En la piel de vuestra cara, ya vive una gigantesca comunidad de ácaros. Son los llamados ácaros foliculares (Demodex folliculorum) y vive solo en los seres humanos.
 
 
Miden dos centésimas de centímetro, así que pueden encajar holgadamente en un folículo de vuestra piel. Están provistos de garras y una boca, con la que pueden atravesar las células de la piel. Pero no generan apenas excrementos, porque no tienen ano (y ni siquiera sabemos de qué se alimentan).

Demodex folliculorum

En realidad, hay dos especies de ácaros que viven en tu cara: Demodex folliculorum y D. brevis. Son artrópodos, el grupo que incluye animales con patas articuladas, como insectos y cangrejos. Siendo ácaros, sus parientes más cercanos son arañas y garrapatas.
Bajo el microscopio, se ven como si nadaran a través del petróleo. Las dos especies viven en lugares ligeramente diferentes.
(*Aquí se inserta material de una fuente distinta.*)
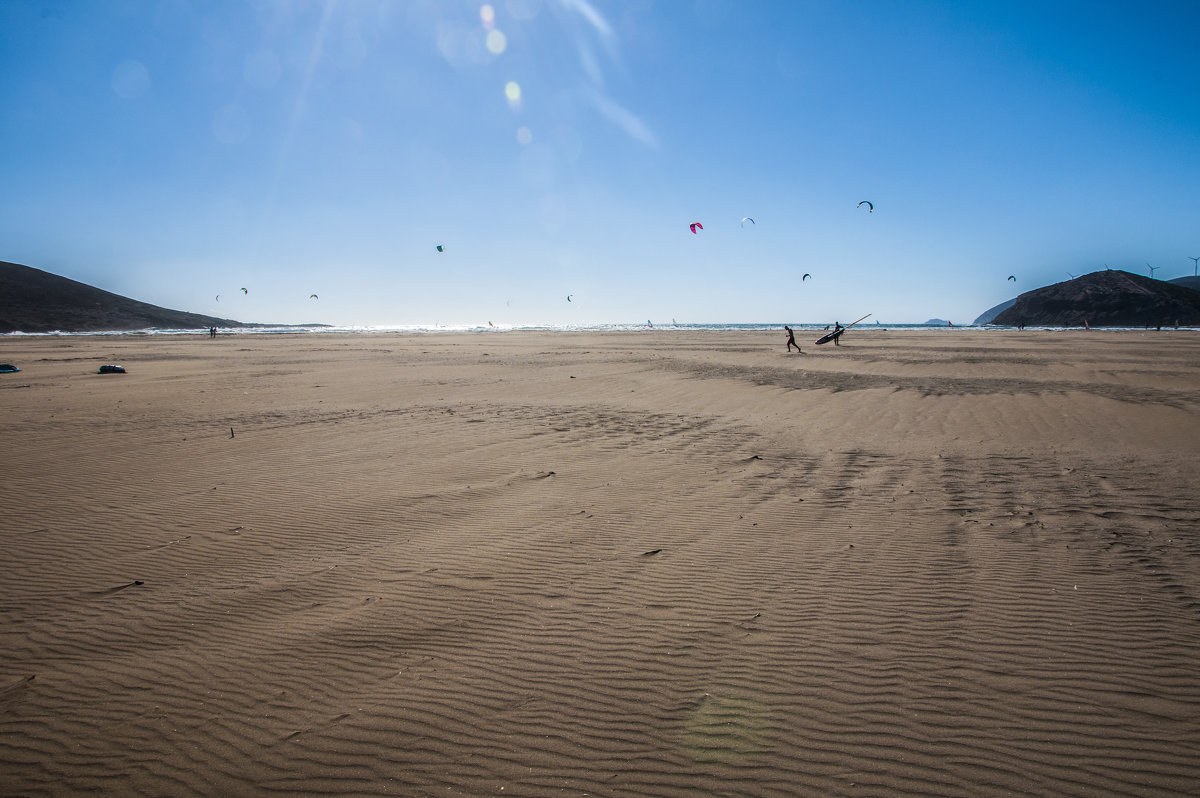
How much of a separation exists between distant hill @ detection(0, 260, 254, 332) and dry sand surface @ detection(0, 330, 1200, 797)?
10164 cm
D. folliculorum reside en los poros y folículos pilosos, mientras que D. brevis prefiere establecerse más profundamente en las glándulas sebáceas.
 
En comparación con otras partes de tu cuerpo, tu cara tiene poros más grandes y glándulas sebáceas más numerosas, lo que puede explicar por qué los ácaros tienden a vivir allí. Pero también se han encontrado en otros lugares, incluidos el área genital y en los senos.
 
En 2014, quedó claro cuán omnipresentes son. Megan Thoemmes y sus colegas de la Universidad Estatal de Carolina del Norte, en Raleigh, encontraron ADN Demodex en cada una de las caras que analizaron.
 
Eso sugiere que todos los tenemos, y probablemente en un número bastante elevado. Dicho de otra manera, puede haber alrededor de dos ácaros por pestaña. Las poblaciones pueden variar de persona a persona, por lo que unos tendrán muchos más que otros. También puedse tener más ácaros en un lado de la cara que en el otro. Sin embargo, no está claro qué obtienen los ácaros de nosotros. Para empezar, no estamos seguros de lo que comen.
 
Algunos piensan que comen las células muertas de la piel. Algunos piensan que están comiendo la grasa de la glándula sebácea. Thoemmes y sus colegas actualmente están examinando los microorganismos que viven en las entrañas de los ácaros. Eso podría ayudar a determinar su dieta.
 
Tampoco sabemos mucho sobre cómo se reproducen. Parece que salen de noche para aparearse y luego vuelven a sus poros. Lo único que sabemos es que ponen huevos, como podéis ver en el siguiente vídeo:
 
 
 
Los ácaros Demodex hembras ponen sus huevos alrededor del borde del poro en el que viven. Pero probablemente no sean muchos. Sus huevos son bastante grandes, de un tercio a la mitad del tamaño de su cuerpo, lo cual sería muy exigente a nivel metabólico.
 
Cuando un Demodex muere, su cuerpo se seca y todos los desechos acumulados se degradan en tu cara. Pero no hay que preocuparse, parece que estos ácaros no son dañinos. Con todo, si tenemos demasiado, entonces podemos sufrir rosácea (una enfermedad inflamatoria crónica de la piel): en lugar de 1 o 2 por centímetro cuadrado de piel, el número aumenta de 10 a 20. Pero eso no significa que los ácaros causen el problema: en un estudio publicado en 2012, se llegó a la conclusión de que la causa principal eran los cambios en la piel de las personas.
 
 
 
Y esto es solo la punta del iceberg. Nuestros cuerpos están llenos de microorganismos: constituyen el 90% de nuestras células. Porque, en puridad, tú no eres tú.